◆ INPUT FOR THIS TASK:

◆ ◆ ◆ ◆

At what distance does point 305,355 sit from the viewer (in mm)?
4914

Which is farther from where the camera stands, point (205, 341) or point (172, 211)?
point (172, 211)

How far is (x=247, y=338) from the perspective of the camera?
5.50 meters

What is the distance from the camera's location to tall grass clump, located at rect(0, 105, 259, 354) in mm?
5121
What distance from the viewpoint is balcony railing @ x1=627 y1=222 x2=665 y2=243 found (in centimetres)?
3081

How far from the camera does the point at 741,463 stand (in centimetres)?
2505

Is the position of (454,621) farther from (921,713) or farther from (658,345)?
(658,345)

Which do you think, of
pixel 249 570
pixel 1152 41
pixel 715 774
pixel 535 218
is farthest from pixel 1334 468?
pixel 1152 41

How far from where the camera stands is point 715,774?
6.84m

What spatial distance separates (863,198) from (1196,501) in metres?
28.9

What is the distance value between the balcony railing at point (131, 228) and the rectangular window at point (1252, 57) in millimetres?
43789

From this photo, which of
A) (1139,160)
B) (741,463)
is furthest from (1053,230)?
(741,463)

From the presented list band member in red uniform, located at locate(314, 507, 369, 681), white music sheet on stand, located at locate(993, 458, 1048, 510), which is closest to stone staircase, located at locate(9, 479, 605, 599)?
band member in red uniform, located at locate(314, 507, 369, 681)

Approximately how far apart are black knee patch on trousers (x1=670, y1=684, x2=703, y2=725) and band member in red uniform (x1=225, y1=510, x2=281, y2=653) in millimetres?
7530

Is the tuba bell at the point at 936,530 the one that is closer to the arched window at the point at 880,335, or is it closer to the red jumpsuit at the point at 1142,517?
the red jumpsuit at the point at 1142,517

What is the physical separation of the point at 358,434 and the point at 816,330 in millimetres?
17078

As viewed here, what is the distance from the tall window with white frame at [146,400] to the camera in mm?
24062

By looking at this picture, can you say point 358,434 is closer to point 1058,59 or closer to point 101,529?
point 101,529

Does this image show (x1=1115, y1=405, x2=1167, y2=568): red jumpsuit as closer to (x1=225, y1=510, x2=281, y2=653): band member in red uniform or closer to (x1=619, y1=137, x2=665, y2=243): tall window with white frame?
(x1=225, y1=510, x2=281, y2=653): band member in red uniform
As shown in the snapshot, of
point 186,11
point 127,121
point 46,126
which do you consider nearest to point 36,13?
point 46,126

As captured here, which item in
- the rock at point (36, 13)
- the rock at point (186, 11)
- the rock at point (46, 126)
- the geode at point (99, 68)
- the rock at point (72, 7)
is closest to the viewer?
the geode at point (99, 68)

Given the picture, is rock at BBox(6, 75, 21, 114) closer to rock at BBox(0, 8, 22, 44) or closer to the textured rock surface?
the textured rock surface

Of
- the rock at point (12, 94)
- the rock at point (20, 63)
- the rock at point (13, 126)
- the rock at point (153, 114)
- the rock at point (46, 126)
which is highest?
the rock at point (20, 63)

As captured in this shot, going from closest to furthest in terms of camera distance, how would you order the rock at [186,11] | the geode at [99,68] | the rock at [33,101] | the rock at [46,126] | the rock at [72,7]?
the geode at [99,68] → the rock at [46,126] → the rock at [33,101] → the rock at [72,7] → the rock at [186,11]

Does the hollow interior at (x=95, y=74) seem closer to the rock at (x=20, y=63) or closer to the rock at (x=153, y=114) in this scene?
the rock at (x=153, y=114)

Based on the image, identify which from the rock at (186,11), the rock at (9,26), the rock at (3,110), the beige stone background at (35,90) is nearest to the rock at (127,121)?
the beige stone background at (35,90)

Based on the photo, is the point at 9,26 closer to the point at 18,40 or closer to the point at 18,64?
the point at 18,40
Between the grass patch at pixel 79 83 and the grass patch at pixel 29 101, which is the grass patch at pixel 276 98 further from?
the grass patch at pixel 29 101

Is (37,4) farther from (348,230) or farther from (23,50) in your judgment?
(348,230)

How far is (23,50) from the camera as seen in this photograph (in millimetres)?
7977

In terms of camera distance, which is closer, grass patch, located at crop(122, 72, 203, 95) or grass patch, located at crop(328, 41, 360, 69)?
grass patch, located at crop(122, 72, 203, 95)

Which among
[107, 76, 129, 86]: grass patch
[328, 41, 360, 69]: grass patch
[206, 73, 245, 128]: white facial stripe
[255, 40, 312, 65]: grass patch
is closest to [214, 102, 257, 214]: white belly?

◆ ◆ ◆ ◆

◆ TASK REQUIREMENTS: Take the line that contains "Between the grass" and every line after it through the end of the listing above, and repeat them exactly.

◆ EXERCISE SOLUTION:
Between the grass patch at pixel 79 83 and the grass patch at pixel 29 101, which is the grass patch at pixel 276 98 further from?
the grass patch at pixel 29 101

Is (37,4) farther from (348,230) or farther from (23,50) in your judgment?
(348,230)

How far is (23,50) from the camera as seen in this photograph (in millimetres)?
7977

In terms of camera distance, which is closer, grass patch, located at crop(122, 72, 203, 95) or grass patch, located at crop(328, 41, 360, 69)?
grass patch, located at crop(122, 72, 203, 95)

Which among
[107, 76, 129, 86]: grass patch
[328, 41, 360, 69]: grass patch
[206, 73, 245, 128]: white facial stripe
[255, 40, 312, 65]: grass patch
is closest to [214, 102, 257, 214]: white belly?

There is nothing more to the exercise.